• [PASSAGE TO READ]:
- - - - - - -
[HN Gopher] Internet Archive Scholar
       ___________________________________________________________________
        
       Internet Archive Scholar
        
       Author : nabla9
       Score  : 389 points
       Date   : 2022-12-09 10:35 UTC (12 hours ago)
        
 (HTM) web link (scholar.archive.org)
 (TXT) w3m dump (scholar.archive.org)
        
       | zozbot234 wrote:
       | Not from the IA, but see https://scholia.toolforge.org for an
       | especially nice presentation of freely-available scholarly
       | metadata.
        
         | jboynyc wrote:
         | You may also be interested in OpenAlex.org which also uses
         | wikidata (along with DOIs, ORCIDs, ISSNs and a few other
         | standard identifiers) to classify publications.
        
       | photochemsyn wrote:
       | After a little testing, this looks like a good information
       | source, although the combination of Google Scholar and sci-hub is
       | probably still the best option, i.e. I couldn't find anything
       | with Internet Scholar that wasn't available with the other
       | options, and the quality of results on searchs is somewhat higher
       | with Google Scholar (this may be because Google Scholar utilizes
       | citation count as a search parameter, which Internet Archive
       | Scholar doesn't seem to do).
       | 
       | Internet Archive is a great resource, however, it should get
       | state funding as it provides a fundamentally important archival
       | service. It's too bad it has to rely so much on private
       | philanthropic donations (although state support comes with
       | possible political interference, i.e. censorship of material that
       | some politician doesn't like, maybe that's less of a problem with
       | private donations, although then you could have some billionaire
       | doing the same thing).
        
         | macrolime wrote:
         | I tried to search for scientific authors from the 1800s and
         | they're there.
         | 
         | Google Scholar on the other hand brings me to paywalls, even
         | though the articles are so old they should be out of copyright.
- - - - - - -
• [EXERCISE GOAL]: Write out the Internet Archive Scholar thread word for word, from "(HTM) web link" to "to classify publications.".

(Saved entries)
- - - - - - -
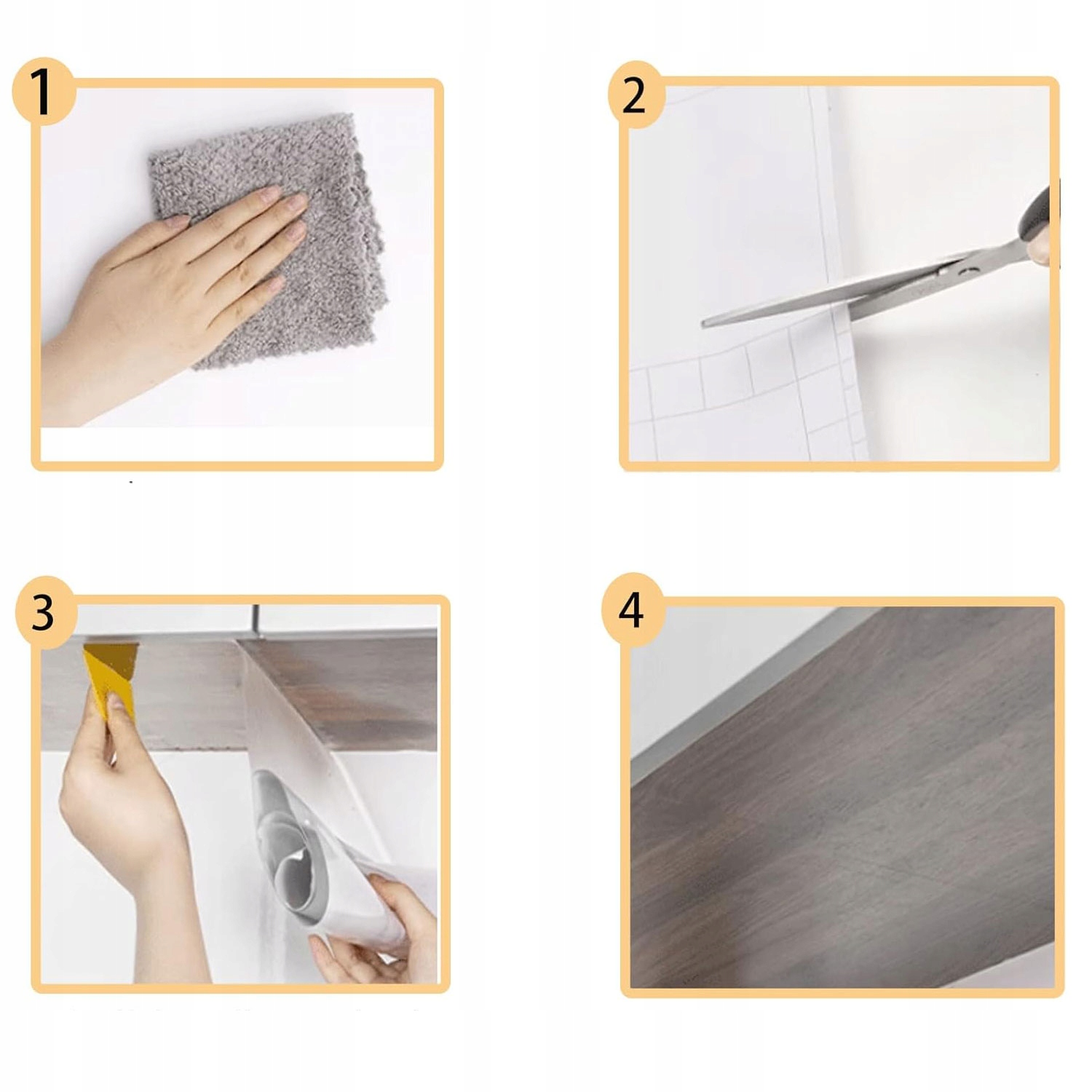 1

2

3

4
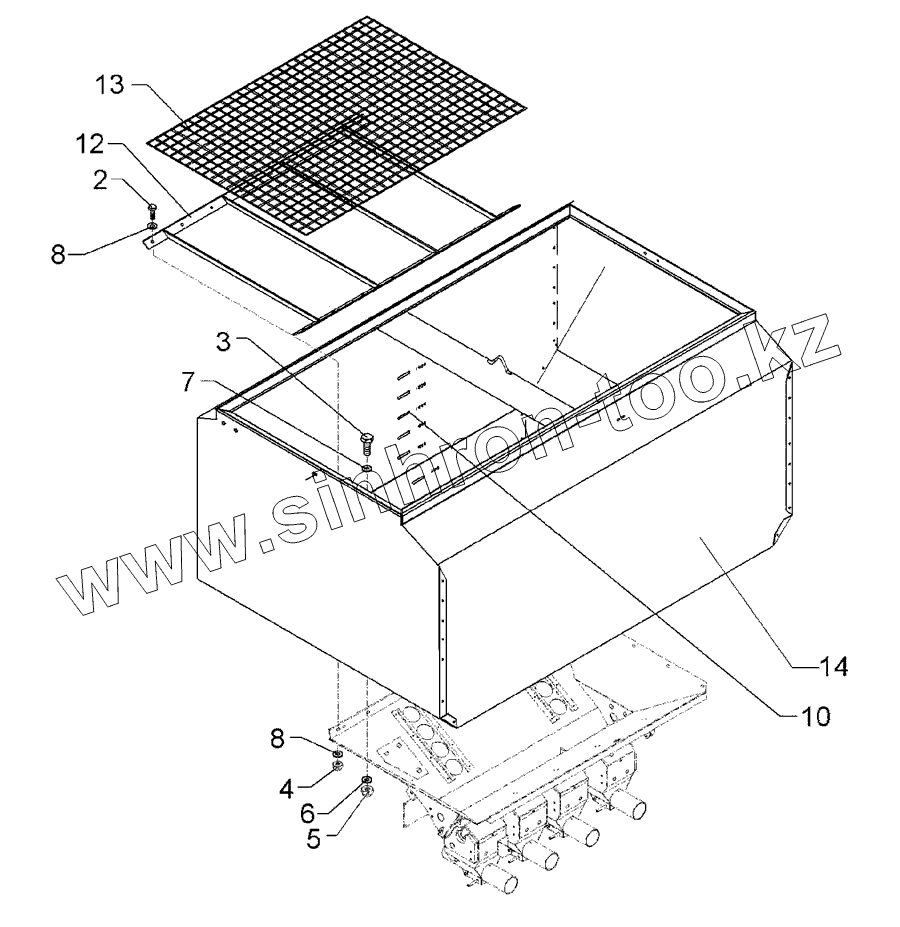 13
12
2
8
3
7
www.sinhron-too.kz
14
10
8
4
6
5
- - - - - - -
• [RESPONSE]:
(HTM) web link (scholar.archive.org)
 (TXT) w3m dump (scholar.archive.org)
        
       | zozbot234 wrote:
       | Not from the IA, but see https://scholia.toolforge.org for an
       | especially nice presentation of freely-available scholarly
       | metadata.
        
         | jboynyc wrote:
         | You may also be interested in OpenAlex.org which also uses
         | wikidata (along with DOIs, ORCIDs, ISSNs and a few other
         | standard identifiers) to classify publications.